Ok Jim555, caring about the UK didn’t come across to me in your earlier posts. No worries. I’m sorry to hear your FIRE plans could be disrupted by this.
I actually care deeply about the UK (I have plans to FIRE there) and it saddens me so much that this has caused so much division and mess. As a European, I don't mind at all if countries want to leave the EU, but the UK has handled this badly. There should have been negotions for possible scenario's first and then people should have had their say. Now the Brexiters were basically given a blank check and ran with it. I don't think many Leavers intended to vote for a hard Brexit.
One of the slogans on the Brexit side during the referendum was something along the lines of “Love Europe, hate the EU”. I voted remain so I’m not endorsing this, but it is clear many people dislike the structure of the EU and the way it goes about things but actually have nothing against Europe itself and like Europe and being European a lot. I can accept this view. I kind of think the EU should concentrate on the things that the individual countries can’t do on their own I.e. trade, environment and security. I can understand the view of not wanting the EU to get involved in other things e.g. single currency etc.

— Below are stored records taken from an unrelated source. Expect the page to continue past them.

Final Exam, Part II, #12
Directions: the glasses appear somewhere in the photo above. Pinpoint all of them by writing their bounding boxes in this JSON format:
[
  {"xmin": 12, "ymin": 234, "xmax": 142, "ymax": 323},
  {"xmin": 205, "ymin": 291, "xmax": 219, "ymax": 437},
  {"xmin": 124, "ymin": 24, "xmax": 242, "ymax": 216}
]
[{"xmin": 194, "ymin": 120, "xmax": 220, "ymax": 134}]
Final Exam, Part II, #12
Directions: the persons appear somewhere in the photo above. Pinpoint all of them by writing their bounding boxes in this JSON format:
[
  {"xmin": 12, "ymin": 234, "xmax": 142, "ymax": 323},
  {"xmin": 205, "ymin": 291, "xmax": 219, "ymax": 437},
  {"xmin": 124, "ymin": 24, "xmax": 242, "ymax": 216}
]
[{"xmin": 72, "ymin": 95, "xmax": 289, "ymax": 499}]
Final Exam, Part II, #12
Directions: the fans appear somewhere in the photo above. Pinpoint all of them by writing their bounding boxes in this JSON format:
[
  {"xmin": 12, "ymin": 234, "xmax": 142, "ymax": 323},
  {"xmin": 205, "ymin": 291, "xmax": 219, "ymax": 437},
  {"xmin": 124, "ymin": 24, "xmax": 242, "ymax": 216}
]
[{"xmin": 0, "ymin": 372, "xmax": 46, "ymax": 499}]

If the referendum had been:
1. Remain
2. Remain but reform the EU and our relationship with it
3. Leave (but as Imma says with a clear definition of what that would look like)

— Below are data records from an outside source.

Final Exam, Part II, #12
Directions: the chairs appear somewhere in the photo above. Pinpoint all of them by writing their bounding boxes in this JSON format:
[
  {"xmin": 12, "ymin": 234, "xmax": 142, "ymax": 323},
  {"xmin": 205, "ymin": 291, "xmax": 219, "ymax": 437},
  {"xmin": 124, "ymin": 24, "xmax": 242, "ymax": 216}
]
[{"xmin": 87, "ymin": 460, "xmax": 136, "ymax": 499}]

Then I reckon 2 would have won.
Sadly being a choice between 1 and 3 made it difficult to campaign for 1. It’s instantly on the back foot. Leave sounds positive, assertive, taking back control etc. It by its very nature sounds optimistic and patriotic. For me it was clear that remaining was actually the patriotic choice but saying “we’ll just stay and remain as we are” instantly sounds needy and pathetic.
As a result the remain campaign just played on project fear and quite rightly no one believed it. Saying we’ll slowly decline over a twenty to thirty year period doesn’t have the punch so they went for nonsense statements such as emergency budgets, and immediate disaster. What they should have done was state the positive case for being in the EU in a really patriotic and positive way. Instead they were complacent and wishy washy, and that makes me as angry as I feel towards Cameron putting his party above the national interest in the first place.
I fail to see how the democratic will of the people is relevant here when both campaigns were so shoddily run and information provided so sub-standard. I would be genuinely interested now after these last three years how a second referendum would turn out. The Irish border I can barely remember being discussed too much, when it should have been one of the key talking points. As Imma says I can easily see this leading to the break up of the UK in the worst case. Did people vote for that?
From a FIRE perspective though all we can do is keep indexing, minimise expenses, hone as many skills as possible and cycle lots (because it’s cool) I.e. all things we want to be doing anyway.